- _Tarefa solicitada 1_: Reproduza o trecho do texto sobre a colheita de laranja que começa em "Sem acesso a" e termina em "de fiscalização trabalhista.".
- _Tarefa solicitada 2_: Segundo o texto sobre a colheita de laranja, quanto era descontado dos funcionários a cada quinzena?
- _Tarefa solicitada 3_: Escreva a continuação do texto sobre a colheita de laranja a partir do ponto em que ele termina.

Durante a colheita da laranja, as necessidades fisiológicas eram feitas ali mesmo, entre as árvores. Além de não haver banheiro no campo, a água para beber era pouca e morna, e as refeições eram feitas no chão, sob sol ou chuva. Os funcionários recebiam pouco mais de R$ 2 reais por cada sacola de 23 quilos colhida, mas eram descontados R$ 350 a cada quinzena “pelo almoço e janta”. Dos 15 contratados para a colheita, um viera do Piauí, enquanto o restante do grupo saiu do município paulista de Paranapuã, a 430 km de Ibiraci.
A fazenda era arrendada por Renato Ferrari dos Reis. Apesar de ter alegado não ser o responsável direto pela contratação dos trabalhadores, dizendo ter vendido “a fruta no pé” para um intermediário que recrutou a equipe, ele foi identificado como sendo o principal beneficiário da atividade. Dias após a ação, Reis, que é doutor em Agronomia, pagou pouco mais de R$ 100 mil em verbas indenizatórias aos safristas da fazenda. A Repórter Brasil entrou em contato com o produtor rural, por meio do seu advogado, mas ele não quis se manifestar. O espaço segue aberto para manifestações futuras.
Sem acesso a materiais de primeiros socorros na lavoura, quem se machucasse continuava na frente, aumentando o risco de acidentes e agravamento das lesões. Um dos resgatados relatou aos auditores-fiscais ter trabalhado um dia inteiro apenas com um braço, pois o outro estava “doendo muito”. Queixou-se ao encarregado, que deu de ombros. No dia seguinte, ainda com dor, derrubou uma escada em sua cabeça e quase desmaiou. “A vista ficou escura”, disse, em depoimento ao grupo de fiscalização trabalhista.

- _Linhas exibidas_:
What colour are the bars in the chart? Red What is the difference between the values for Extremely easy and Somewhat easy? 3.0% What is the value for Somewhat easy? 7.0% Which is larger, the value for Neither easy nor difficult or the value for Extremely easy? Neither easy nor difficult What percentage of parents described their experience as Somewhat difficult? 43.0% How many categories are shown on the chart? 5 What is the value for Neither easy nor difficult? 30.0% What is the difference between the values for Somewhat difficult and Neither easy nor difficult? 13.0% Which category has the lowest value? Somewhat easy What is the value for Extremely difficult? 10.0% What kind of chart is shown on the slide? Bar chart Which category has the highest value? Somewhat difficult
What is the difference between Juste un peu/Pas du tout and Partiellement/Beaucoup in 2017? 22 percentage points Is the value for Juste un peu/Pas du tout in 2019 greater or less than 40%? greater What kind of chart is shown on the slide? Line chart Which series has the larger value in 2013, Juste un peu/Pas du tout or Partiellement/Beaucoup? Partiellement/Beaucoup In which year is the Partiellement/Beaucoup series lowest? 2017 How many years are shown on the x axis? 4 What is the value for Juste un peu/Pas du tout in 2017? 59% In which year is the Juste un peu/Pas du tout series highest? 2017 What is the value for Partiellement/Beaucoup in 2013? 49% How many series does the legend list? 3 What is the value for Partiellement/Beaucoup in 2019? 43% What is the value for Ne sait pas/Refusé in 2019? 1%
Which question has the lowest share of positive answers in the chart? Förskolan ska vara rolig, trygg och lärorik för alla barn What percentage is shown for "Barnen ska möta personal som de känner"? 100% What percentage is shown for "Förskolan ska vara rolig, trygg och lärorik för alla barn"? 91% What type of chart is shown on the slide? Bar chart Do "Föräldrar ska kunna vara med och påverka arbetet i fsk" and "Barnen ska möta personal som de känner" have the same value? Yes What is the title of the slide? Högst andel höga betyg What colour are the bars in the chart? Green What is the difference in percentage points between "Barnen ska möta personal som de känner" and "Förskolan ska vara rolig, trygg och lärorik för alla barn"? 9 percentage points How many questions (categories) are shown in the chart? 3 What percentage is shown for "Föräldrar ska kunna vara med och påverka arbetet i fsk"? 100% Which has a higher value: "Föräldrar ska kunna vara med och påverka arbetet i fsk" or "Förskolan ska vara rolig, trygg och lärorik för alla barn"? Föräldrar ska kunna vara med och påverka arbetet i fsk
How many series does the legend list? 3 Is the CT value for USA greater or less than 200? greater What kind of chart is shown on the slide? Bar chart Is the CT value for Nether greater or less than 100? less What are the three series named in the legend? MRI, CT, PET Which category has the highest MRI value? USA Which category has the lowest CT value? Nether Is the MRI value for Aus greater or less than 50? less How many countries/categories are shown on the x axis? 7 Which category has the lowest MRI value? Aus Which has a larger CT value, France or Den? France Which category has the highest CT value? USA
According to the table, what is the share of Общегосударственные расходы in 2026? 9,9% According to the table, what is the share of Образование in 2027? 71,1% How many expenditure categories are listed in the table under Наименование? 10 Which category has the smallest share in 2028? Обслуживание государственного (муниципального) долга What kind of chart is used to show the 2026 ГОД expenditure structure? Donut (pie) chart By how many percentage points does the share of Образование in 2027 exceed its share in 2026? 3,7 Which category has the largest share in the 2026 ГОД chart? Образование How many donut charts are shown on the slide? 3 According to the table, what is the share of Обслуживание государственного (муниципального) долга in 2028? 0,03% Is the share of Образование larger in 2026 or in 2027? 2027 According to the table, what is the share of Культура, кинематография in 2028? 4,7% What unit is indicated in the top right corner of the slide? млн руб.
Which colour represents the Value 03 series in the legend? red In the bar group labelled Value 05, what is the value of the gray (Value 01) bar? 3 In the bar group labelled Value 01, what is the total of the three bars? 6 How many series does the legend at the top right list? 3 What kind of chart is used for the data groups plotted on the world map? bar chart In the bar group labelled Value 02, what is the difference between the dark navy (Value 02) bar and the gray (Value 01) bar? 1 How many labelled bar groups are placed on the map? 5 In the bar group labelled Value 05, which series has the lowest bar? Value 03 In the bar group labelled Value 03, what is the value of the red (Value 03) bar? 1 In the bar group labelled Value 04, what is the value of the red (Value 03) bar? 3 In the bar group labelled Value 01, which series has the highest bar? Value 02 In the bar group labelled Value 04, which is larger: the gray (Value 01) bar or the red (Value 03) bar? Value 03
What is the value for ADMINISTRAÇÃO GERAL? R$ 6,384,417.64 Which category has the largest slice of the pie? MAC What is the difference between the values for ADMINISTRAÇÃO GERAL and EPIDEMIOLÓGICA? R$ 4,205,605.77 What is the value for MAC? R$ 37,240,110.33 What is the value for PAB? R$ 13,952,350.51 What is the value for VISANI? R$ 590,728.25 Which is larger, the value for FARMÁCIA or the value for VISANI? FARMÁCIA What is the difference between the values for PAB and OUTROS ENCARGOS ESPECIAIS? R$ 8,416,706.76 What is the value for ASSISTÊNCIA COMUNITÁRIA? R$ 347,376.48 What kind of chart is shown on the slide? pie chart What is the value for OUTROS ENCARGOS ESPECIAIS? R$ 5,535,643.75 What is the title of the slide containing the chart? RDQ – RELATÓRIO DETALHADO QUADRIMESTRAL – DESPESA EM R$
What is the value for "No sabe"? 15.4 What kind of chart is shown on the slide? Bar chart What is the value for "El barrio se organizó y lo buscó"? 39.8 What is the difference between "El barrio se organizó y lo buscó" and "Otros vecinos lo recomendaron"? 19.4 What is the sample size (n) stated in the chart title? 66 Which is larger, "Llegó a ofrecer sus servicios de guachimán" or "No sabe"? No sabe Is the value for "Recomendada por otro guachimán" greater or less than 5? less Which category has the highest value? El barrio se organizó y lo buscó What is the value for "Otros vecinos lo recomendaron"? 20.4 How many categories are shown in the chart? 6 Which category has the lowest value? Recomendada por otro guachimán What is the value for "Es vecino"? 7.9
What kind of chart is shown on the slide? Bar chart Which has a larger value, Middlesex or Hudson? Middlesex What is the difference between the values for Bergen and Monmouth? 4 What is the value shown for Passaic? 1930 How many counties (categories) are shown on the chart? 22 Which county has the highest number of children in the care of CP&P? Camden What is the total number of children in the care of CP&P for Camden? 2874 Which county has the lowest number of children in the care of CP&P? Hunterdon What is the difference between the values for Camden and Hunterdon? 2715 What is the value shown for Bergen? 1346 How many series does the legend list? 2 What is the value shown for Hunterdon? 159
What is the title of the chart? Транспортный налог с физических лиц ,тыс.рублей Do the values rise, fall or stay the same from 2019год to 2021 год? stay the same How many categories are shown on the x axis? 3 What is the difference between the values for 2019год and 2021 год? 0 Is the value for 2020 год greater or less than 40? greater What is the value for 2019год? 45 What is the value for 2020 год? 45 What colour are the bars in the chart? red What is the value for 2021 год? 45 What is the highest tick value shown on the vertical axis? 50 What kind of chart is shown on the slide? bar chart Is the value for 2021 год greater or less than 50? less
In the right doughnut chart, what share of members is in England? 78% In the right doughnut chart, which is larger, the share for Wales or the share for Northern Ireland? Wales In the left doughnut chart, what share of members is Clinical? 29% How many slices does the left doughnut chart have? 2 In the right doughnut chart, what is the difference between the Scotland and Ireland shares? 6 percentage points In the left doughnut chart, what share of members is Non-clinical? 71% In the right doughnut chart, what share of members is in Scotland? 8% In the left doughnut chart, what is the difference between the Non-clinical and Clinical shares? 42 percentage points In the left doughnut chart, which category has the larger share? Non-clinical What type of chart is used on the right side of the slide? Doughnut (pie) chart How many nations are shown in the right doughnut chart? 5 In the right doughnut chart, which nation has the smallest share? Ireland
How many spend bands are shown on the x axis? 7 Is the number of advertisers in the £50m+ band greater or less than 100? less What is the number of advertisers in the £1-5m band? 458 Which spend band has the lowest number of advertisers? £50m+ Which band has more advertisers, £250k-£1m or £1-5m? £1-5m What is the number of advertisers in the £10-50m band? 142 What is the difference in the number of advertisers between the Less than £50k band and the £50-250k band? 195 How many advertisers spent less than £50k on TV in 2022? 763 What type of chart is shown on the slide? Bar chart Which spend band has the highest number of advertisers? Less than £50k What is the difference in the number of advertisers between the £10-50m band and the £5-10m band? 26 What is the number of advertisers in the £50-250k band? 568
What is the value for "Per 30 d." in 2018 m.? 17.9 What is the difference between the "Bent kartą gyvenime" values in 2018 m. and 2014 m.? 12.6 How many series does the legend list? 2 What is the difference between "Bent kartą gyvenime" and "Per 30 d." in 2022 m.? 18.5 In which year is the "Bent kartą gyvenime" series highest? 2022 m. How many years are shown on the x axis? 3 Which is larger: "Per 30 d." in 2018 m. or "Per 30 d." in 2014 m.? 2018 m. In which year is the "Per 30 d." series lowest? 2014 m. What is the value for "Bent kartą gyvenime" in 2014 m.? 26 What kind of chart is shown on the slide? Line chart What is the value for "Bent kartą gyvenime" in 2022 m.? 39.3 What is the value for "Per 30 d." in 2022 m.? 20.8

- _Área de resposta 1_:
Sem acesso a materiais de primeiros socorros na lavoura, quem se machucasse continuava na frente, aumentando o risco de acidentes e agravamento das lesões. Um dos resgatados relatou aos auditores-fiscais ter trabalhado um dia inteiro apenas com um braço, pois o outro estava “doendo muito”. Queixou-se ao encarregado, que deu de ombros. No dia seguinte, ainda com dor, derrubou uma escada em sua cabeça e quase desmaiou. “A vista ficou escura”, disse, em depoimento ao grupo de fiscalização trabalhista.

- _Área de resposta 2_: R$ 350, "pelo almoço e janta".

- _Área de resposta 3_:
Clientes em todo o Brasil
As laranjas produzidas na Fazenda Alagoas eram vendidas por todo o país. De uma lanchonete em um shopping de Franca, em São Paulo, a um mercado no Recife, em Pernambuco. Um dos compradores é a Petry Comércio de Alimentos, produtora de suco e outros gêneros alimentícios com forte presença na região Sul do país.
A reportagem questionou a empresa, que enviou nota afirmando não ter tido conhecimento dos fatos. “Esclarecemos que não pactuamos com qualquer tipo de mão de obra irregular, e a nossa política só permite parceiros que atuam de acordo com a legislação trabalhista, a partir de um protocolo de consultas. Nesse sentido, não firmamos, nem renovamos parcerias, ainda que eventuais ou indiretas, com quem não cumpra esta legislação”.
Histórico de violações
A cadeia produtiva da laranja tem registrado uma série de violações trabalhistas e de direitos humanos nos últimos anos. Em abril, a Repórter Brasil revelou que um grupo de 13 trabalhadores briga na Justiça contra a gigante do setor de laranja Sucocitrico Cutrale e um produtor rural, alegando terem sido submetidos a condições análogas à escravidão em fazendas no interior paulista.
À época, a empresa, que é uma das principais produtoras de suco concentrado de laranja do mundo, afirmou que seus contratos de compra de fruta “possuem cláusulas claras sobre a necessidade de cumprimento da legislação trabalhista brasileira”.
Em novembro de 2021, meses antes deste caso vir à tona, a Cutrale se envolveu em outra violação de direitos. Trabalhadores safristas ouvidos pela Repórter Brasil acusaram a empresa de demitir grávidas, extinguir vale-alimentação e não fornecer EPIs em quantidade suficiente. Tudo isso durante o período da pandemia de covid-19.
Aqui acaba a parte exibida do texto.